My objective was to do a quick inventory of books in my own library that I’ve accumulated over the years and produce an un-ranked list of business and software development books, focusing my attention on books that I would recommend to anyone that is tasked with managing software development and/or trying to build a successful software business. I started out thinking that this would be a “Top 10” list, but I found myself unable – perhaps unwilling is more accurate – to prioritize THAT much!

My criteria:
  • The book must be a part of my personal library. The book represents something that I’ve purchased with my own hard-earned money.

  • The book relates to business or software development, and I feel that there is real value in reading the book. I look for books that provide solid information, excellent perspectives and insight, with a little inspiration tossed in for good measure.

  • Copies must still be available to purchase.

The List:

v Swim with the Sharks Without Being Eaten Alive: Outsell, Outmanage, Outmotivate, and Outnegotiate Your Competition by Harvey Mackay

v What They Don't Teach You At Harvard Business School: Notes From A Street-Smart Executive by Mark H. McCormack

v In Search of Excellence: Lessons from America's Best-Run Companies by Thomas Peters and Robert Waterman, Jr.

v The Dilbert Principle: A Cubicle's-Eye View of Bosses, Meetings, Management Fads & Other Workplace Afflictions by Scott Adams (Fun, and a great resource for things not to do!)

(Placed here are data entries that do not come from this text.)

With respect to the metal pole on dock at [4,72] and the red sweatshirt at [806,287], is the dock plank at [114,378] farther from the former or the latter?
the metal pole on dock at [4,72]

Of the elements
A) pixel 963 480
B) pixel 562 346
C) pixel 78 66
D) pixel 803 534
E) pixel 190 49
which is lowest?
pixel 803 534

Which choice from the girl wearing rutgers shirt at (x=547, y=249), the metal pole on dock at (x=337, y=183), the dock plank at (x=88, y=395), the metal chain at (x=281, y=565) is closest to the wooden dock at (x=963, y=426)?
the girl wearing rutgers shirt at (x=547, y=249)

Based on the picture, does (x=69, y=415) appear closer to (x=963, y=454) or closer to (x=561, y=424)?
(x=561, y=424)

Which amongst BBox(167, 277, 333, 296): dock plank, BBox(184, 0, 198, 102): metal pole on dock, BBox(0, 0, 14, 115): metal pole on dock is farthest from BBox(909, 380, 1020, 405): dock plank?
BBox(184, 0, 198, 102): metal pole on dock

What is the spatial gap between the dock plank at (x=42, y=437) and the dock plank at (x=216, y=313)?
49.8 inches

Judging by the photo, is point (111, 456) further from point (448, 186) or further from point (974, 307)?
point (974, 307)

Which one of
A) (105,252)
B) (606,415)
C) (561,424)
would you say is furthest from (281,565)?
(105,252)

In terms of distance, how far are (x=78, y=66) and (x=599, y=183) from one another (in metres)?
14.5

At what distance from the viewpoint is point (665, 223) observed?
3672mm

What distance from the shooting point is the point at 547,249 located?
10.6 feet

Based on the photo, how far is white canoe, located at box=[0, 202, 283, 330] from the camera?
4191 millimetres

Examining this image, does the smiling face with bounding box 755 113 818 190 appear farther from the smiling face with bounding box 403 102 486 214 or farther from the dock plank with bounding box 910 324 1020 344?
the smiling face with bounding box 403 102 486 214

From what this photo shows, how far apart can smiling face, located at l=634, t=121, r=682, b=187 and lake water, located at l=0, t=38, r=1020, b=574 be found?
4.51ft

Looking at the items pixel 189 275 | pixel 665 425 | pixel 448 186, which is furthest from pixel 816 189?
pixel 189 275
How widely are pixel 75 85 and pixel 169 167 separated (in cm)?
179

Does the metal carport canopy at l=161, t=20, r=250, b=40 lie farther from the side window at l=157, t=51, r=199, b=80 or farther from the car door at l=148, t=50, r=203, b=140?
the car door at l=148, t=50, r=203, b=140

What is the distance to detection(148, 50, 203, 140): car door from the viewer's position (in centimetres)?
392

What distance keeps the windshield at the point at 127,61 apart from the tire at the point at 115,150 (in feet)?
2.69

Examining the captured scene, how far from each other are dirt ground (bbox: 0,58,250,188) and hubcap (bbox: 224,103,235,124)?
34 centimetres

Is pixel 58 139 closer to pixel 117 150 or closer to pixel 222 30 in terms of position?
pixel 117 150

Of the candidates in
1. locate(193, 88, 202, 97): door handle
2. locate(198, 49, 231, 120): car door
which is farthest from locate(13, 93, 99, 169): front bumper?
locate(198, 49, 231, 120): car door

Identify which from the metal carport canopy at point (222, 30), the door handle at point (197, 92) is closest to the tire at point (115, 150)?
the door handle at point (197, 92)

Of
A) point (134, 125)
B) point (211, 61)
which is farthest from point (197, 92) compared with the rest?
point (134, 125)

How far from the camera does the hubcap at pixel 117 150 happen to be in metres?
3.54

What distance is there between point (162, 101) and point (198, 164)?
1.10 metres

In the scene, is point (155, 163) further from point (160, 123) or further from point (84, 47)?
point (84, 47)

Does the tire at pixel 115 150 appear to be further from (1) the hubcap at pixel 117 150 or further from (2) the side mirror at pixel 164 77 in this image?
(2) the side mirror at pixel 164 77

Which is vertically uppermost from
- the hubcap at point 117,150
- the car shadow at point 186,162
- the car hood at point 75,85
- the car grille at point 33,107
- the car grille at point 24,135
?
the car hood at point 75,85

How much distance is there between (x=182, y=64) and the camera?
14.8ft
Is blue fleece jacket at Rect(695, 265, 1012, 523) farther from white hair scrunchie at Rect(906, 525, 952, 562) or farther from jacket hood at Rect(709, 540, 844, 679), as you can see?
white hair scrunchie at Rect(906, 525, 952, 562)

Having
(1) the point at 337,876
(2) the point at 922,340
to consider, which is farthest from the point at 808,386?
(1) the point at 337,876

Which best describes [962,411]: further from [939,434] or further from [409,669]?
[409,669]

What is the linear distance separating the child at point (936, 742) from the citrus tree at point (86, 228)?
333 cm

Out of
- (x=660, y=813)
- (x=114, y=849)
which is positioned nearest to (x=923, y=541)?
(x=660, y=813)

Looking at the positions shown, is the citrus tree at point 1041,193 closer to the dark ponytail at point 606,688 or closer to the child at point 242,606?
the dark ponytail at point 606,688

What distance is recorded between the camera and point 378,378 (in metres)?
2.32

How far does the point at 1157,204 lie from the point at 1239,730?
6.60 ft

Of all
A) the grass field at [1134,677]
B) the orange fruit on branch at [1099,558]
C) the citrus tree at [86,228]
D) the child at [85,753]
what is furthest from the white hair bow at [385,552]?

v The Innovator's Solution: Creating and Sustaining Successful Growth by Clayton M. Christensen and Michael E. Raynor

v Good to Great: Why Some Companies Make the Leap... and Others Don't by Jim Collins

v The Discipline of Market Leaders: Choose Your Customers, Narrow Your Focus, Dominate Your Market by Michael Treacy and Fred Wiersema

v First, Break All the Rules: What the World's Greatest Managers Do Differently by Marcus Buckingham and Curt Coffman

v Managing for Excellence, The Guide to Developing High Performance Contemporary Organizations by David Bradford and Allan Cohen

v Coaching for Improved Work Performance by Ferdinand Fournies

v A Passion for Excellence: The Leadership Difference by Tom Peters and Nancy Austin

v Crossing the Chasm by Geoffry Moore

v Execution: The Discipline of Getting Things Done by Larry Bossidy, Ram Charan, Charles Burck

v The Business of Software: What Every Manager, Programmer, and Entrepreneur Must Know to Thrive and Survive in Good Times and Bad by Micheal Cusumano

v Programming Pearls and More Programming Pearls: Confessions of a Code by Jon Bentley

v Rapid Development: Taming Wild Software Schedules by Steve McConnell

v Code Complete: A Practical Handbook of Software Construction by Steve McConnell

v Writing Solid Code: Microsoft's Techniques for Developing Bug-Free C Programs by Steve Maguire

v Microsoft Secrets: How the World's Most Powerful Software Company Creates Technology, Shapes Markets and Manages People by Michael Cusumano and Richard Selby

v The Art of What Works: How Success Really Happens by William Duggan

v Managing Humans: Biting and Humorous Tales of a Software Engineering Manager by Michael Lopp

v Software Requirements by Karl Wiegers

v Getting Results from Software Development Teams by Lawrence Peters

v The Practical Guide to Defect Prevention by Marc McDonald, Robert Musson, and Ross Smith

What I’m reading right now:

Coders at Work: Reflections on the Craft of Programming by Peter Seibel

Agile Principles, Patterns, and Practices in C# by Robert C. Martin and Micah Martin.

Have a Merry Christmas and a Happy New Year!